According to Taiwan’s Ministry of National Defense (MND), a total of 91 Chinese military aircraft were detected in areas close to Taiwan from 6 a.m. to 6 p.m on April 10, including Sukhoi SU-30s, Chengdu J-10s, Shenyang J-11s, J-15 and J-16 fighter jets, H-6 bombers, Y-20 aerial refueling tankers, Y-8 warfare planes, Y-9 aircraft, as well as KJ-200 and KJ-500 planes.
Of the 91 Chinese warplanes, 54 crossed the Taiwan Strait median line, an unofficial boundary between the two sides, and entered the southwestern and southeastern parts of Taiwan’s ADIZ, including an unspecified number of Shenyang J-15 fighter jets that took off from the Chinese aircraft carrier Shandong.
The Chinese People’s Liberation Army (PLA) launched three days of military exercises around Taiwan on April 8, one day after Taiwan’s President Tsai Ing-wen returned from a 10-day overseas trip that included a meeting with U.S. House Speaker Kevin McCarthy (R-CA) in California.

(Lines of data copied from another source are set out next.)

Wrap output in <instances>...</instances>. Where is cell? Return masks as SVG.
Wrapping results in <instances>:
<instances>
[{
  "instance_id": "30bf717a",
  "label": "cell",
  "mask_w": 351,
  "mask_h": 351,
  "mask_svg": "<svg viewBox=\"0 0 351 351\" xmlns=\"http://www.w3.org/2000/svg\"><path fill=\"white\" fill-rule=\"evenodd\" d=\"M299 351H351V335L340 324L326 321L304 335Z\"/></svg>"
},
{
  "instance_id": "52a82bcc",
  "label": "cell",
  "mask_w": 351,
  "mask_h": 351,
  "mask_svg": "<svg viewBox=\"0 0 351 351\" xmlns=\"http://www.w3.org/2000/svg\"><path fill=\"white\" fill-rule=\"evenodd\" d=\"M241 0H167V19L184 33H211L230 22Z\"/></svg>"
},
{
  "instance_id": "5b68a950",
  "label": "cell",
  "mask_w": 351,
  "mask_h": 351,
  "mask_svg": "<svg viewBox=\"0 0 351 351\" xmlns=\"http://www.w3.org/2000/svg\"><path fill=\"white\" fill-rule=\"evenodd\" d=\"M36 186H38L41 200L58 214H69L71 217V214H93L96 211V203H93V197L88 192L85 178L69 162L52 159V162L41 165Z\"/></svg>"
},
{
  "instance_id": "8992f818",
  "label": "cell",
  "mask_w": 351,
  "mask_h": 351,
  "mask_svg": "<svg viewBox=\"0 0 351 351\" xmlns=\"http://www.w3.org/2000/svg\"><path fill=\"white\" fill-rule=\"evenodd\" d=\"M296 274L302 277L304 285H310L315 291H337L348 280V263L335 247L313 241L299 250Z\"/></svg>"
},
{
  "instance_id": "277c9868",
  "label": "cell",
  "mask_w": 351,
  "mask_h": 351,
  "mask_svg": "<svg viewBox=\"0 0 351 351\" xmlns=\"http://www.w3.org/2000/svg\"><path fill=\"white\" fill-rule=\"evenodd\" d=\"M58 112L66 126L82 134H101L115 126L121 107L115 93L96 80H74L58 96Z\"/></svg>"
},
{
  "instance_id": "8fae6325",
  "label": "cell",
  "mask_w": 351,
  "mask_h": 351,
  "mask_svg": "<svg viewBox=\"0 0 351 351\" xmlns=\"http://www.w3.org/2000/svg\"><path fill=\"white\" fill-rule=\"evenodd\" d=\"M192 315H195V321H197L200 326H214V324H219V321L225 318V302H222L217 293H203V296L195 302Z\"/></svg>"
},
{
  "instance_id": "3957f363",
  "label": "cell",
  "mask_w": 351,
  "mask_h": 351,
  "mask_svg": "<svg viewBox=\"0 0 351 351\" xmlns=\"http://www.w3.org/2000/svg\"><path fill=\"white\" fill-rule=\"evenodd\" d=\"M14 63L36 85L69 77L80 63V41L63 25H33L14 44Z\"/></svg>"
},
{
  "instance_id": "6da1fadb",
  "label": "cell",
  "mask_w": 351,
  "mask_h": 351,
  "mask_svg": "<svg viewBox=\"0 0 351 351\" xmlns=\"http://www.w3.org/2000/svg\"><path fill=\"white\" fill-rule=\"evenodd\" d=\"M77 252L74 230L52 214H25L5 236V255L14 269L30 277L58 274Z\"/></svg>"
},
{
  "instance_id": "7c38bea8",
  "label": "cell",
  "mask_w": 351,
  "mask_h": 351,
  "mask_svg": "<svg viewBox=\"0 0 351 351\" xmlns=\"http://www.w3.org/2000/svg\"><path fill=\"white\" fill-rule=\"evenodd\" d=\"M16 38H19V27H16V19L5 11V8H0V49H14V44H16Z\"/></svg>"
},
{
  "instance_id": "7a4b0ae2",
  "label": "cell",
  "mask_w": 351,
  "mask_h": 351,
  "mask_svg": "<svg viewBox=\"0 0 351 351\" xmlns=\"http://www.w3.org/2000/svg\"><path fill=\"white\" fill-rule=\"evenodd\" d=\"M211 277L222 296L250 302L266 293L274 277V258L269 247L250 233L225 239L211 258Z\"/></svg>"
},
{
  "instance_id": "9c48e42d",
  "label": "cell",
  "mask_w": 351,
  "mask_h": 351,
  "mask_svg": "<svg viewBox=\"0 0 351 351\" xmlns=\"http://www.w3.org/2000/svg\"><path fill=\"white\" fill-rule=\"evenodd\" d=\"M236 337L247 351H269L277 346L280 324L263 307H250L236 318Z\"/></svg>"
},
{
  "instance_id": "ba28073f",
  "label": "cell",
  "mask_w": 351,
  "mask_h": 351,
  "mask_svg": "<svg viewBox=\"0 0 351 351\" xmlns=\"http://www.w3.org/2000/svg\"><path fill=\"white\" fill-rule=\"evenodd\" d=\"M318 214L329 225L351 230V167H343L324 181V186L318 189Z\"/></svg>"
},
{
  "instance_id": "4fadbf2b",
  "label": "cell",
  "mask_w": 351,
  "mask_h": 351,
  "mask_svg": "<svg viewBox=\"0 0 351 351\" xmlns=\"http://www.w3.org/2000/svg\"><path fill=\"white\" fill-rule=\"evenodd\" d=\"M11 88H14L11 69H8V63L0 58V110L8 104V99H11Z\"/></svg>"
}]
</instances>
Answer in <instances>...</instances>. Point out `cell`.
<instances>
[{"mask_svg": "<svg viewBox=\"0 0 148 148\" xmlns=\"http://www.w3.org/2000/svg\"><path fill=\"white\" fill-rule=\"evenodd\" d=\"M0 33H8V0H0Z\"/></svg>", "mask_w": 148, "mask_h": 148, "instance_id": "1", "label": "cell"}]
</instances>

The PLA announced shortly after 6 p.m. on April 10 that it had “successfully completed” the drills in the Taiwan Strait and “comprehensively tested” the capabilities of multiple units.
These drills and incursions are part of China’s campaign to pressure Taiwan. Communist China has never ruled Taiwan ― a democratic country of 23.5 million people ― but claims it as its own territory.
Taiwan’s MND said it remains vigilant and will continue to closely monitor the movements of the Chinese vessels and aircraft despite the end of the drills.